▶ [TASK REQUIREMENTS]: Your answer must consist solely of the line containing "family: Elephantidae" and all subsequent lines through the end of the entries, reproduced exactly.

▶ [GIVEN INFORMATION]:
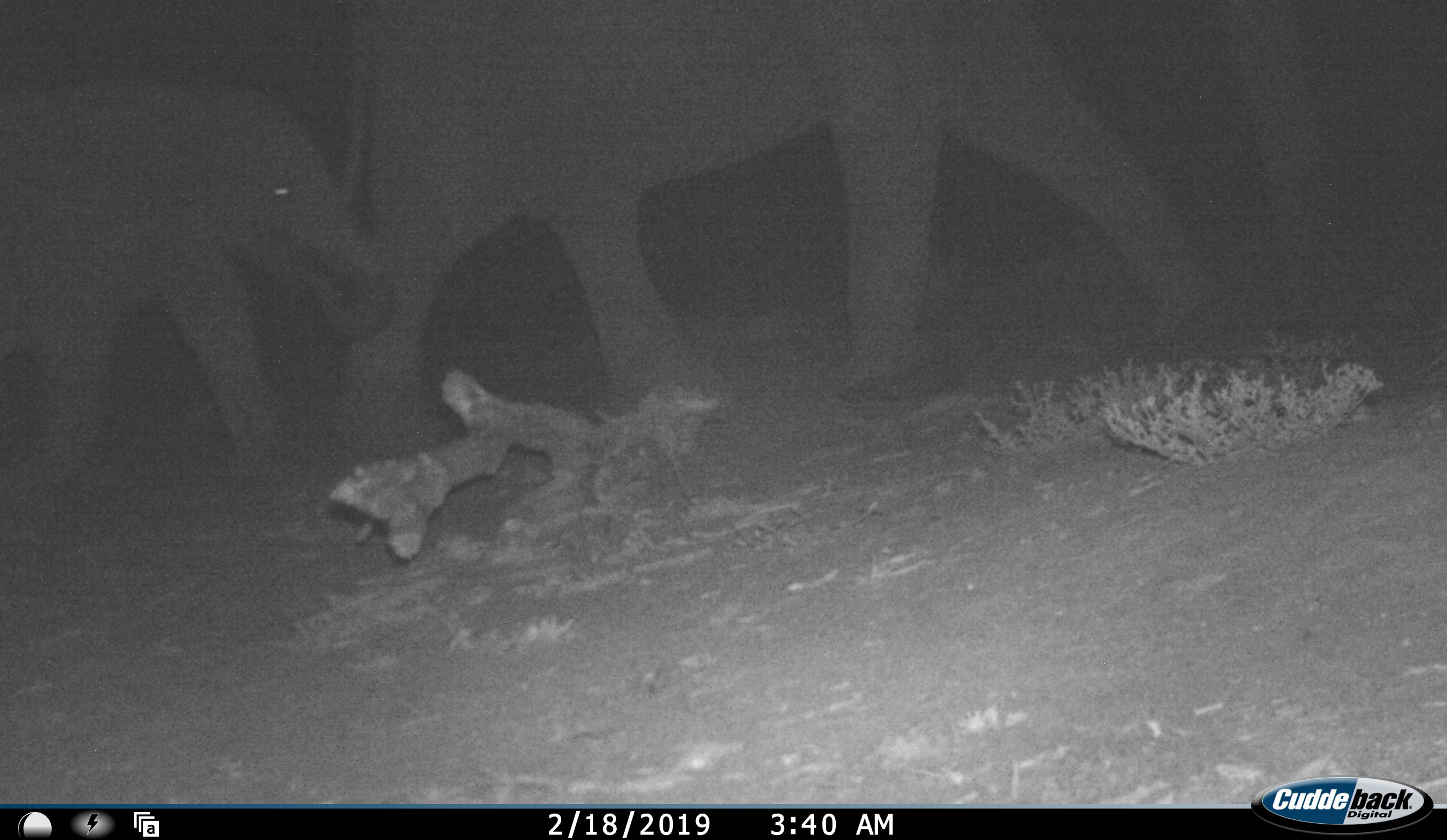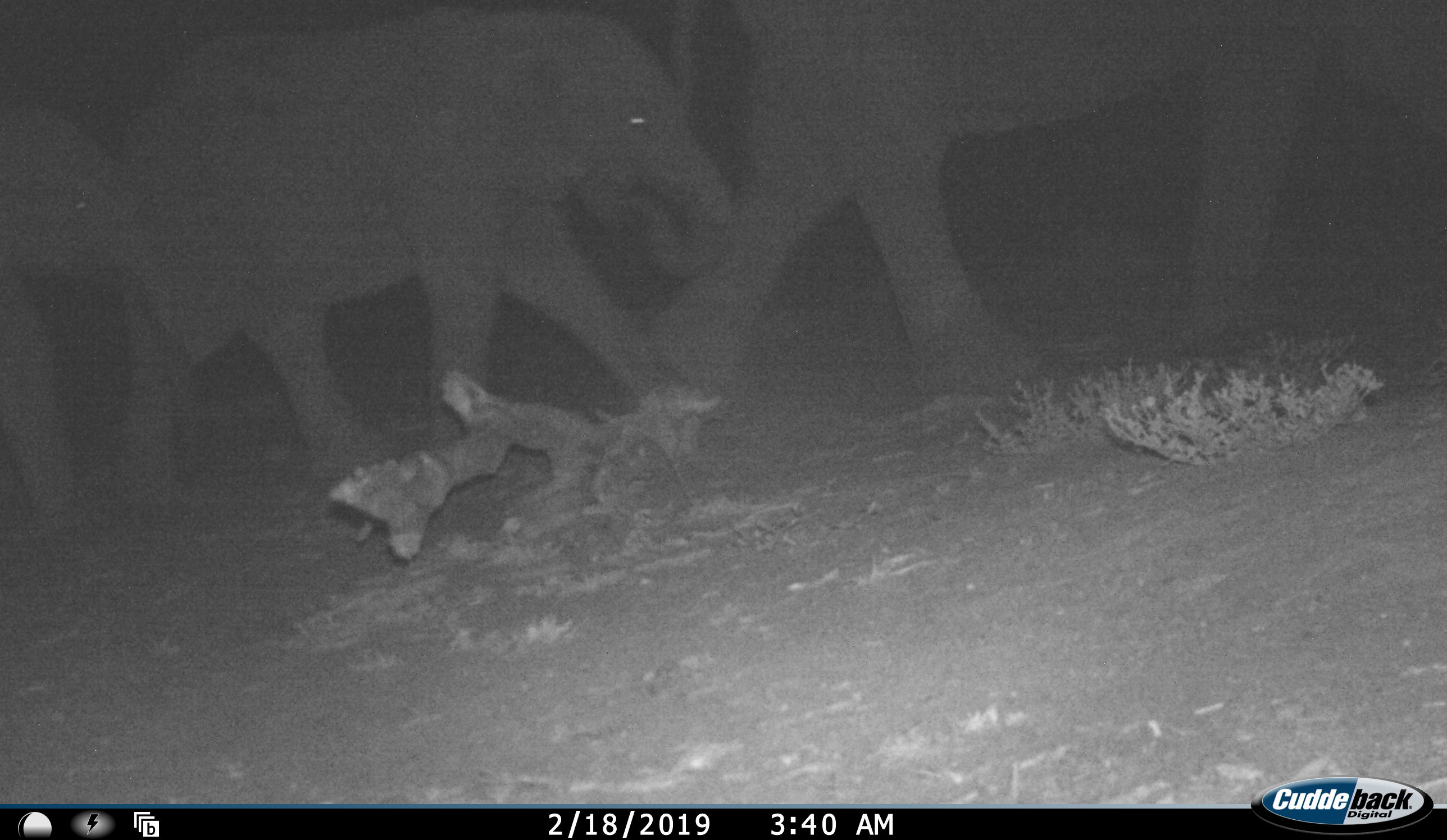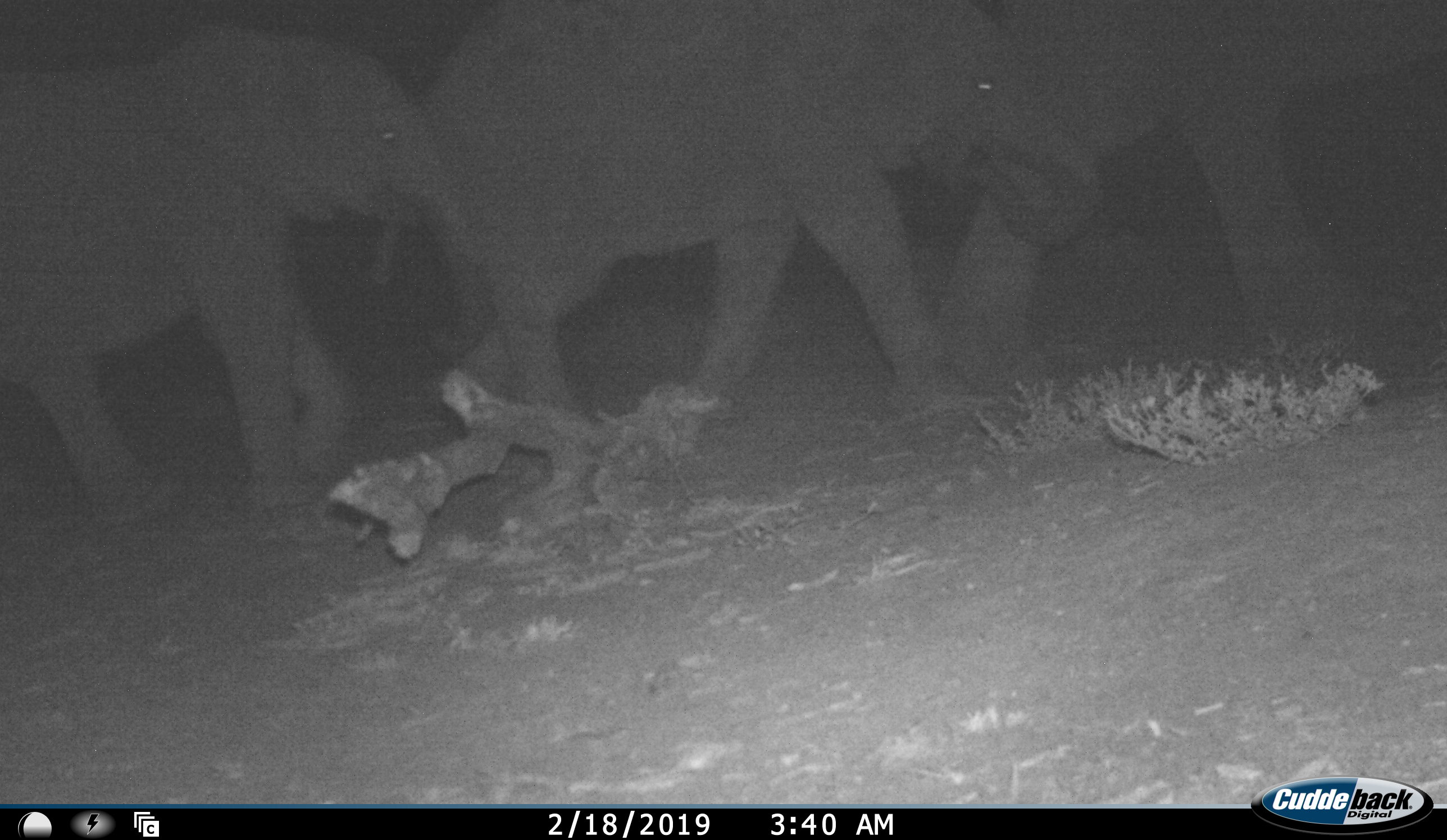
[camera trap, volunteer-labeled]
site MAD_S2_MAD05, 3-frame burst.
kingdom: Animalia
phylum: Chordata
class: Mammalia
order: Proboscidea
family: Elephantidae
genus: Loxodonta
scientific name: Loxodonta africana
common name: african bush elephant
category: elephant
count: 3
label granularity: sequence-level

▶ [ANSWER SECTION]:
family: Elephantidae
genus: Loxodonta
scientific name: Loxodonta africana
common name: african bush elephant
category: elephant
count: 3
label granularity: sequence-level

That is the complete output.